Qu’en ressort-il ? Tout d’abord, que les consommateurs ne font plus vraiment la différence entre les soldes et les autres offres commerciales, que ce soit le Black Friday ou des promotions quelconques réalisées par des sites physiques ou de vente en ligne.

 

Quatre motivations fortes à faire les soldes émergent :

  • Achat moins cher
  • Achat de produits de meilleure qualité
  • Déculpabilisation de la dépense
  • Appréciation de l’identité sensorielle du produit

 

Des freins existent également, qui sont autant de raisons d’éviter les soldes dans les magasins physiques :

  • Détérioration de l’atmosphère
  • Difficulté à trouver le bon produit
  • Peur de la dépense inutile
  • Investissement temporel

 

A cela s’ajoutent évidemment les difficultés (couvre-feu) et craintes (contamination) liées à la pandémie.

 

Comment les commerçants doivent-ils s’adapter ?

Les commerçants physiques doivent donc mettre en avant ce qui fait leur différence et leur force par rapport au commerce électronique. Acheter dans un magasin physique permet de voir sous tous les angles et aussi de manipuler, essayer, voire sentir un produit. Il s’agira donc de valoriser, par de la communication in store et sur internet, cet avantage.

Nombre de consommateurs craignent la foule et les magasins bondés, surtout en cette période, il est important de proposer de larges plages horaires et de développer le click and collect.

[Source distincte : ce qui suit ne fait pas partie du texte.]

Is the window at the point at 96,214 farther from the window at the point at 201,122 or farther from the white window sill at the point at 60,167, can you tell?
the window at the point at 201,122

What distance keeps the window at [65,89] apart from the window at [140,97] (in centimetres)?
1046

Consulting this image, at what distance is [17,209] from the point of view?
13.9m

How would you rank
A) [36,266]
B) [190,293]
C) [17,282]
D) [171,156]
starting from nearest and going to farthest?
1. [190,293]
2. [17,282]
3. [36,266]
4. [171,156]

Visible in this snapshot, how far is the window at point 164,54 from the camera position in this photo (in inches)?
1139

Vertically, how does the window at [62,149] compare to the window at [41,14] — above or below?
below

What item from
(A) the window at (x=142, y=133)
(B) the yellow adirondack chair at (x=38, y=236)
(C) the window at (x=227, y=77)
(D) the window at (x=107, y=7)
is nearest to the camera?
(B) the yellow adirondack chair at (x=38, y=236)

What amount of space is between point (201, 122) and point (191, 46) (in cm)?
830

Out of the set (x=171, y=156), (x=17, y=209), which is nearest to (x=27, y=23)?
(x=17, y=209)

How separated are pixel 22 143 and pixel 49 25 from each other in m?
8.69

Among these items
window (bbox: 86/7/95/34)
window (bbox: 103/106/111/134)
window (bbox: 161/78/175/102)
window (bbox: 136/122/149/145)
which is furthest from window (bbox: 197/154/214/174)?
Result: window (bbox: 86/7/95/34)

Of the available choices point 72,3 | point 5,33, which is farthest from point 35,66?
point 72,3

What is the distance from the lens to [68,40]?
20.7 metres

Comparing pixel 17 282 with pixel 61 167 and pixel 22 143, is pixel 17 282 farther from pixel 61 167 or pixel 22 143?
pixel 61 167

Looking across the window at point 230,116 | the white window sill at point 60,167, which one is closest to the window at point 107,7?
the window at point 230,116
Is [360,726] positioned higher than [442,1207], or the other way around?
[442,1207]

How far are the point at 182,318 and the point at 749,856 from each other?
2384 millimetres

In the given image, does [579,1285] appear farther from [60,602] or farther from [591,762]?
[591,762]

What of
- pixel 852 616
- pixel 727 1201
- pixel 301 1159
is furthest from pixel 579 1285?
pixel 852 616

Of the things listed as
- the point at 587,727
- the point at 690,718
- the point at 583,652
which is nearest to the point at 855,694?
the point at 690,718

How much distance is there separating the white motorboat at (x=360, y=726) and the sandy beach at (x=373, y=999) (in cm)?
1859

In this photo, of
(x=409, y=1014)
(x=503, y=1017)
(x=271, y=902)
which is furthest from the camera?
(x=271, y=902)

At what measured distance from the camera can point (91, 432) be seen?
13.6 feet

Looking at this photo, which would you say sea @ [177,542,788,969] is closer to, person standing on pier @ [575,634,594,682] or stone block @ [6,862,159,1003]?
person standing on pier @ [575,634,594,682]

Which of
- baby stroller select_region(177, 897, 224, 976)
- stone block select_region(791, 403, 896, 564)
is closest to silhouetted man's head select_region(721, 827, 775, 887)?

Pour aller plus loin, l’enseigne Etam propose d’essayer ses produits à la maison et ne débite la carte de l’acheteur que si ceux-ci lui conviennent.

Le magasin physique doit se réinventer et proposer, en plus de son point de vente, un maximum de services en ligne. Les indépendants peuvent compenser par une meilleure écoute du client et une personnalisation du service apporté (mise en avant de l’importance du commerce de proximité, réservation et reprise des produits, constitution de mailing-list pour une meilleure communication par email et sur les réseaux sociaux…).

Cette pandémie a probablement relancé les dés. D’une part, certains consommateurs peu ou pas adeptes du commerce électronique s’y sont enfin mis. D’autre part, une certaine prise de conscience de l’importance de faire vivre le commerce de proximité s’est révélée. Difficile de faire des prévisions pour le moment, tant l’avenir est incertain.

L’auteur : Michaël Korchia est professeur Senior de marketing à Kedge Business School, Bordeaux. Il est aussi musicien et photographe à ses heures perdues.